I have a nice straight working pipe, where the task I run via luigi on the command line triggers all the required upstream data fetch and processing in it's proper sequence till it trickles out into my database.
class IMAP_Fetch(luigi.Task):
"""fetch a bunch of email messages with data in them"""
date = luigi.DateParameter()
uid = luigi.Parameter()
…
def output(self):
loc = os.path.join(self.data_drop, str(self.date))

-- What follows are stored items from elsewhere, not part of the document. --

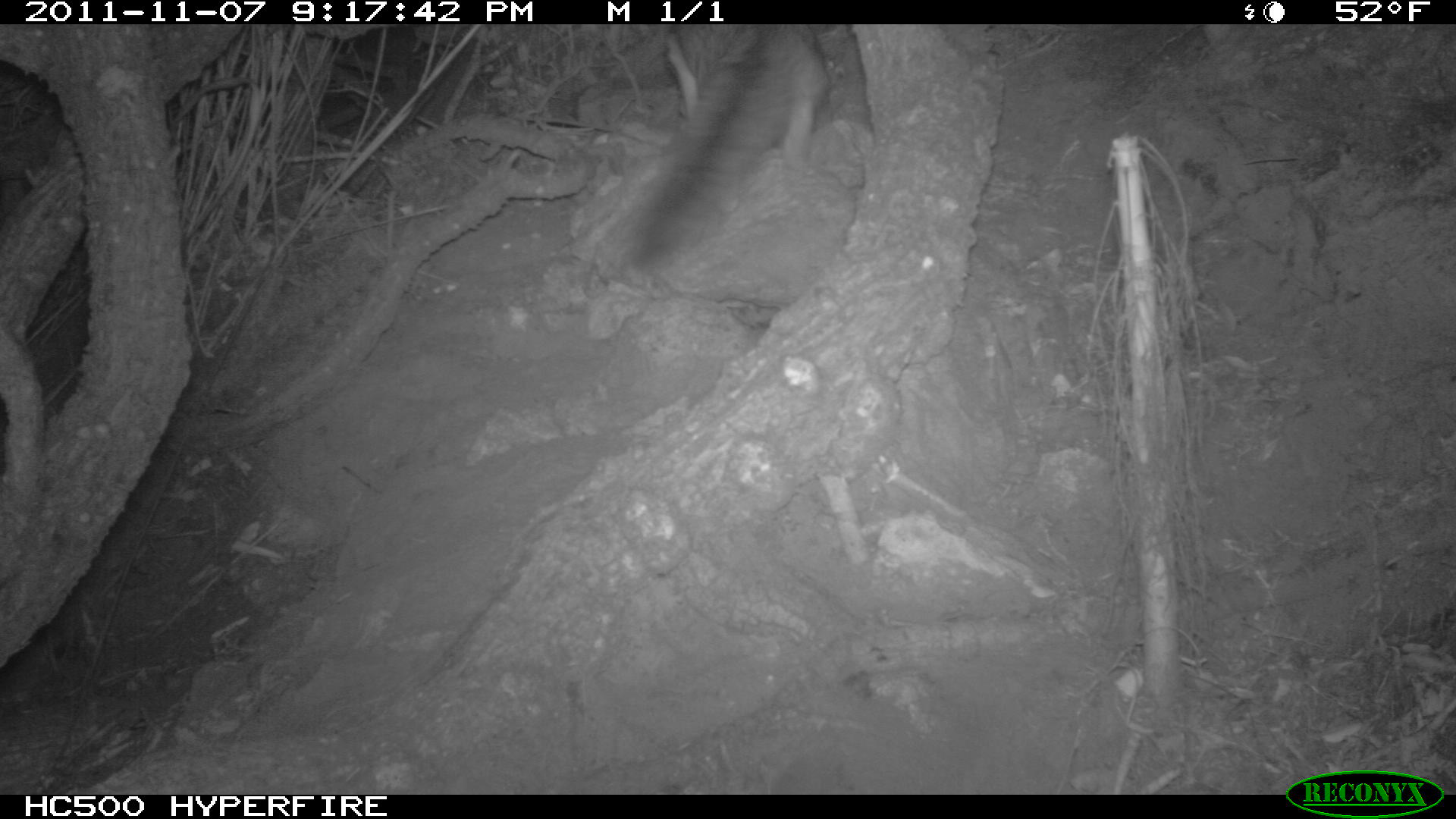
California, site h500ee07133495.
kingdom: Animalia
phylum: Chordata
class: Mammalia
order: Carnivora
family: Canidae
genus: Urocyon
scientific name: Urocyon littoralis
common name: island fox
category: fox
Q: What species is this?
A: Fox (island fox) (Urocyon littoralis).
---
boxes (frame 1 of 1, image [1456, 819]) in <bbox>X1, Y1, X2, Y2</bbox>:
fox: <bbox>611, 20, 798, 276</bbox>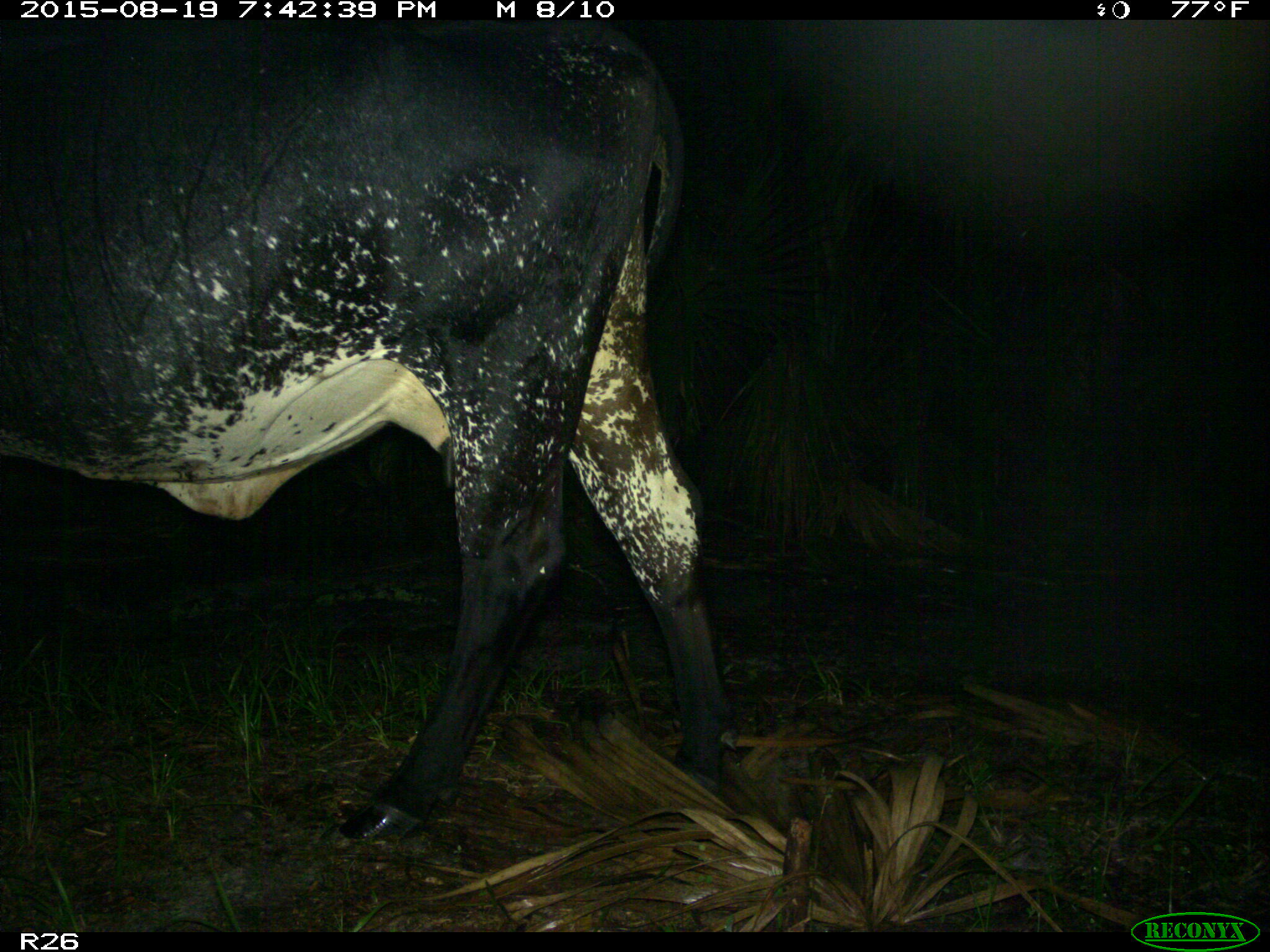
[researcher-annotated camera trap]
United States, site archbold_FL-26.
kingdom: Animalia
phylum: Chordata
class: Mammalia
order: Artiodactyla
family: Bovidae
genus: Bos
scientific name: Bos taurus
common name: domestic cow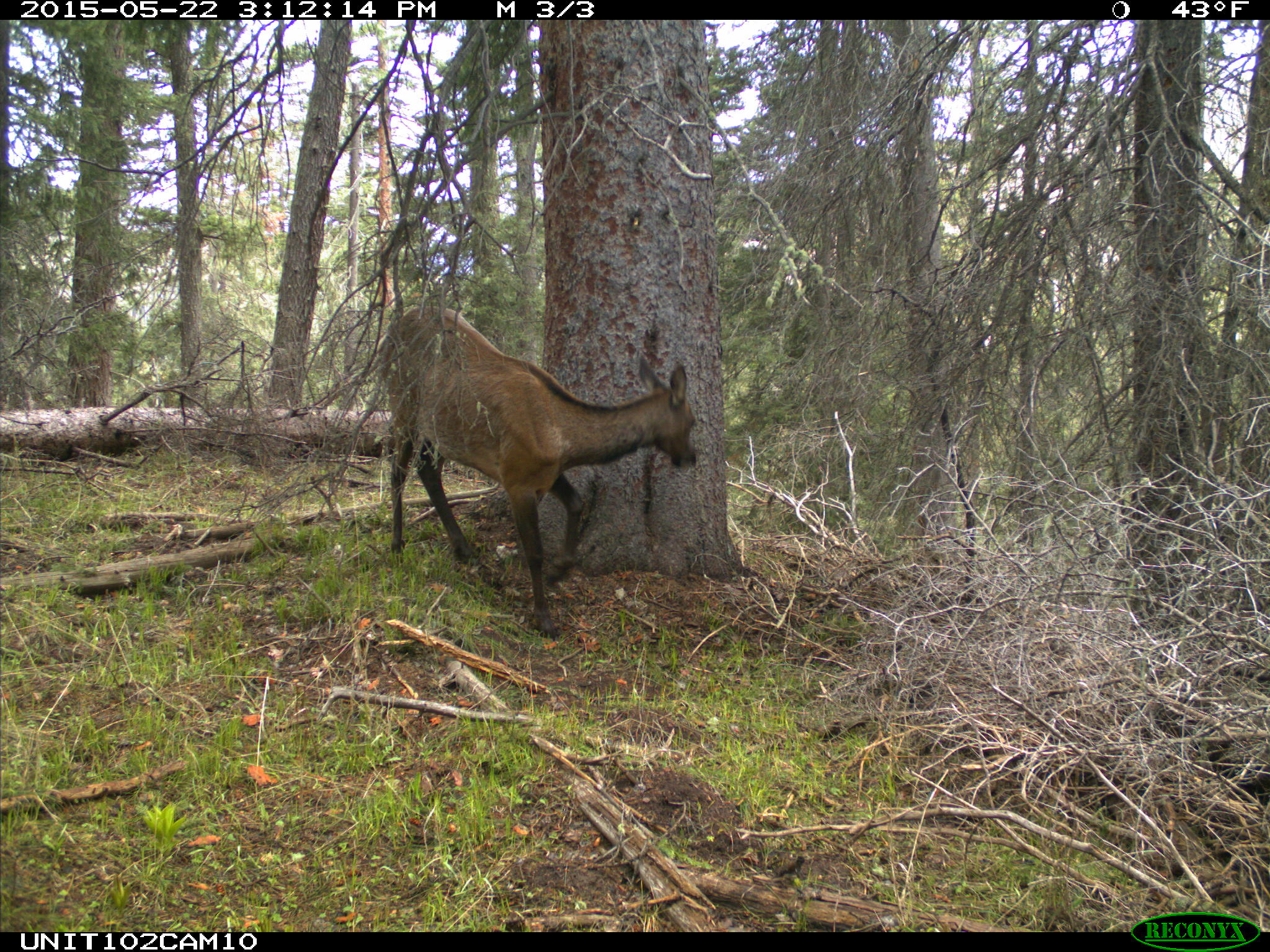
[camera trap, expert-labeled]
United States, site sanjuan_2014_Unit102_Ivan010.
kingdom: Animalia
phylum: Chordata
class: Mammalia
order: Artiodactyla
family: Cervidae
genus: Cervus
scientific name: Cervus elaphus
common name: red deer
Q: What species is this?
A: Cervus elaphus (red deer).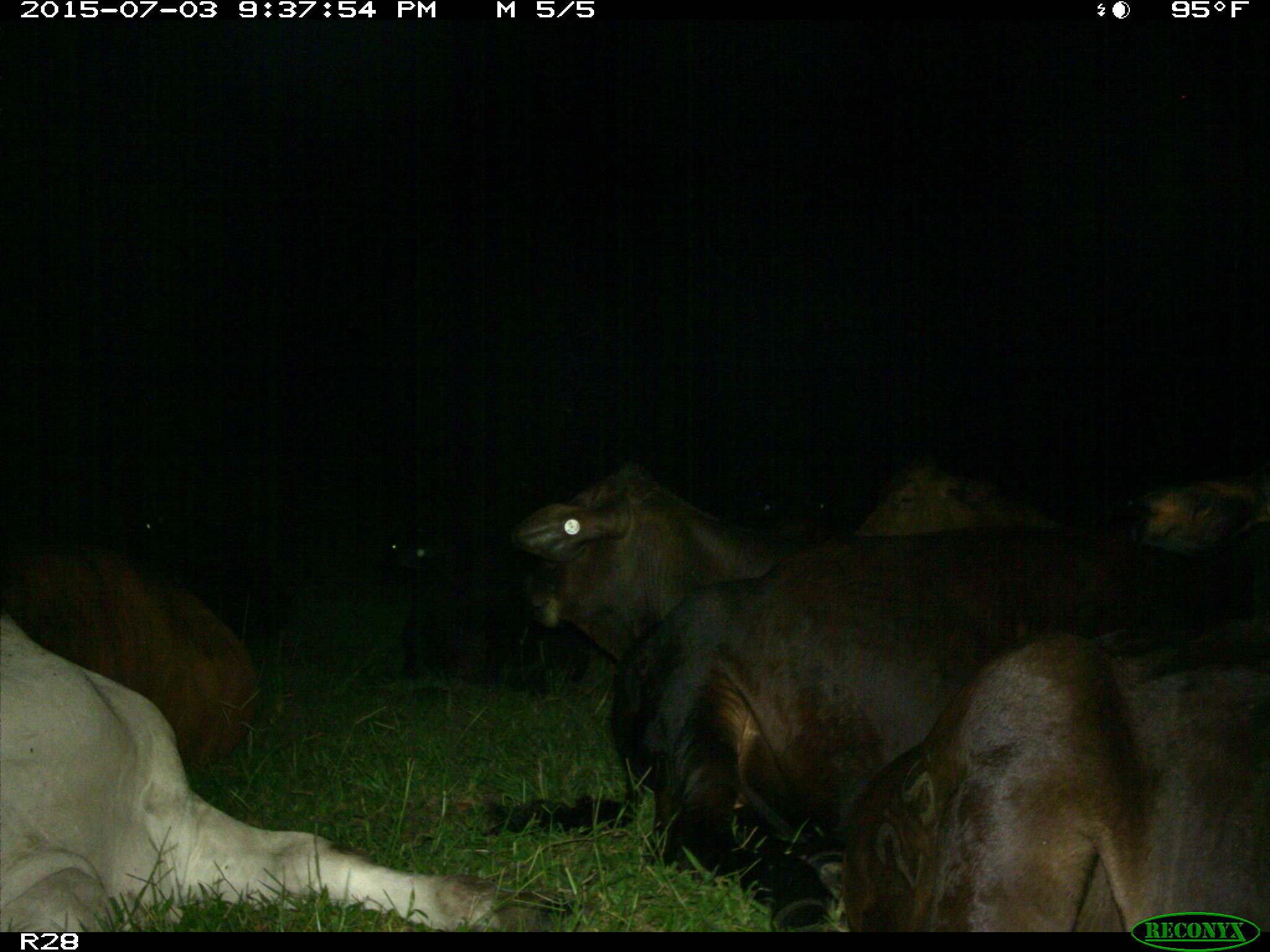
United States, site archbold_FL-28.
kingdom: Animalia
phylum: Chordata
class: Mammalia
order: Artiodactyla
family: Bovidae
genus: Bos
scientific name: Bos taurus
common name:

# target for requested message
yield LocalTarget(os.path.join(loc, uid+".msg"))
def run(self):
# code to connect to IMAP server and run FETCH on given UID
# message gets written to self.output()
…
class RecordData(luigi.contrib.postgres.CopyToTable):
"""copy the data in one email message to the database table"""
uid = luigi.Parameter()
date = luigi.DateParameter()
table = 'msg_data'
columns = [(id, int), …]
def requires(self):
# a task (not shown) that extracts data from one message
# which in turn requires the IMAP_Fetch to pull down the message
return MsgData(self.date, self.uid)
def rows(self):
# code to read self.input() and yield lists of data values
Great stuff. Unfortunately that first data fetch talks to a remote IMAP server, and every fetch is a new connection and a new query: very slow. I know how to get all the individual message files in one session (task instance). I don't understand how to keep the downstream tasks just as they are, working on one message at a time, since the task that requires one message triggers a fetch of just that one message, not a fetch of all the messages available. I apologize in advance for missing obvious solutions, but it has stumped me so far how to keep my nice simple stupid pipe mostly the way it is but have the funnel at the top suck in all the data in one call. Thanks for your help.